Texto de origem —
Participou dos trabalhos de elaboração da nova Constituição como titular da Subcomissão do Poder Executivo, da Comissão da Organização dos Poderes e Sistema de Governo; e, como suplente, da Subcomissão de Tributos, Participação e Distribuição das Receitas, da Comissão do Sistema Tributário, Orçamento e Finanças. Nas principais votações da Constituinte, pronunciou-se a favor do rompimento de relações diplomáticas com países de orientação racista, da limitação do direito da propriedade privada, do mandado de segurança coletivo, da legalização do aborto, da remuneração 50% superior para o trabalho extra, da jornada semanal de 40 horas, do turno ininterrupto de seis horas, do aviso prévio proporcional, da unicidade sindical, da soberania popular, do presidencialismo, da nacionalização do subsolo, da estatização do sistema financeiro, do limite de 12% ao ano para os juros reais, da proibição do comércio de sangue, da limitação dos encargos da dívida externa, da criação de um fundo de apoio à reforma agrária, da anistia aos micro e pequenos empresários, da legalização do jogo do bicho, da desapropriação da propriedade produtiva e da estabilidade no emprego. Votou contra a pena de morte e o mandato de cinco anos para o presidente José Sarney.

Exemplos de detecção —
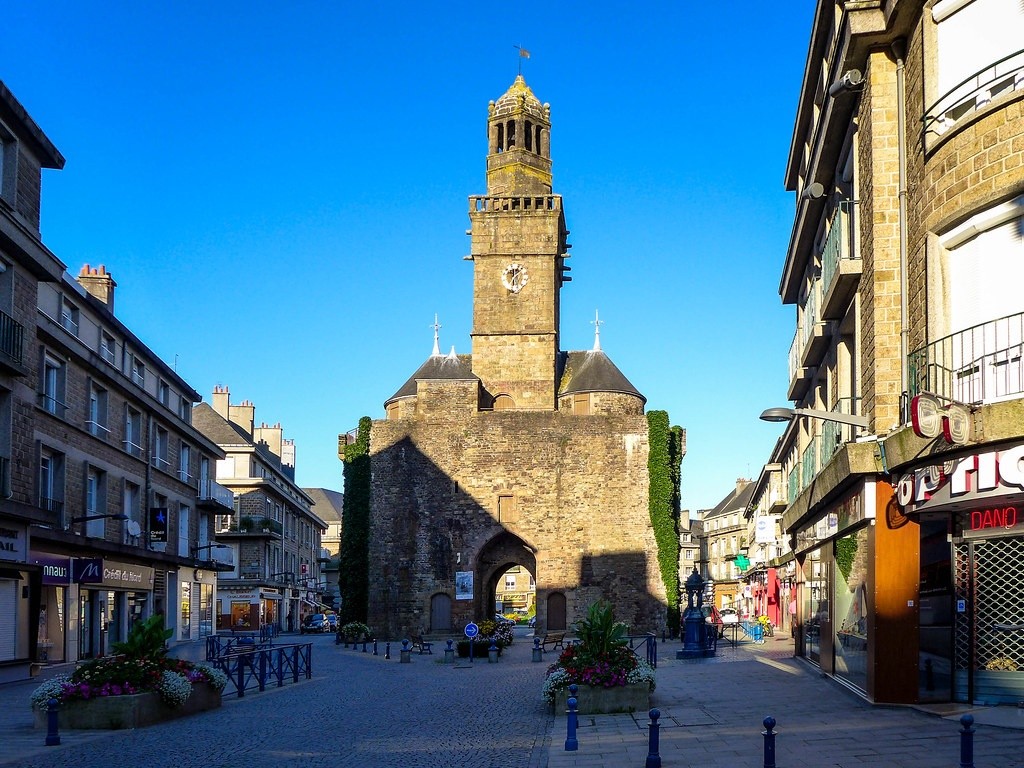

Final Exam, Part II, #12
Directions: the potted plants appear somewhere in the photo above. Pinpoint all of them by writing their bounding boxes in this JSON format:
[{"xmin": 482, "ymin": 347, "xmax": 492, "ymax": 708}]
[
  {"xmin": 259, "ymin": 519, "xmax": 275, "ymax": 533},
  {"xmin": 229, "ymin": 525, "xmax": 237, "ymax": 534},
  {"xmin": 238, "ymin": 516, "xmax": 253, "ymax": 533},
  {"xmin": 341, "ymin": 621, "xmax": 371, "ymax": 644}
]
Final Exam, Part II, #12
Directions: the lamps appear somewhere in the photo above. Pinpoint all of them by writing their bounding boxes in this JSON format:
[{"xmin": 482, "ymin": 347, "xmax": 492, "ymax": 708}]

O que se pede —
Duplique o trecho inteiro sobre a atuação na Constituinte, sem mudar nada. Os itens não fazem falta aqui.

Resultado abaixo —
Participou dos trabalhos de elaboração da nova Constituição como titular da Subcomissão do Poder Executivo, da Comissão da Organização dos Poderes e Sistema de Governo; e, como suplente, da Subcomissão de Tributos, Participação e Distribuição das Receitas, da Comissão do Sistema Tributário, Orçamento e Finanças. Nas principais votações da Constituinte, pronunciou-se a favor do rompimento de relações diplomáticas com países de orientação racista, da limitação do direito da propriedade privada, do mandado de segurança coletivo, da legalização do aborto, da remuneração 50% superior para o trabalho extra, da jornada semanal de 40 horas, do turno ininterrupto de seis horas, do aviso prévio proporcional, da unicidade sindical, da soberania popular, do presidencialismo, da nacionalização do subsolo, da estatização do sistema financeiro, do limite de 12% ao ano para os juros reais, da proibição do comércio de sangue, da limitação dos encargos da dívida externa, da criação de um fundo de apoio à reforma agrária, da anistia aos micro e pequenos empresários, da legalização do jogo do bicho, da desapropriação da propriedade produtiva e da estabilidade no emprego. Votou contra a pena de morte e o mandato de cinco anos para o presidente José Sarney.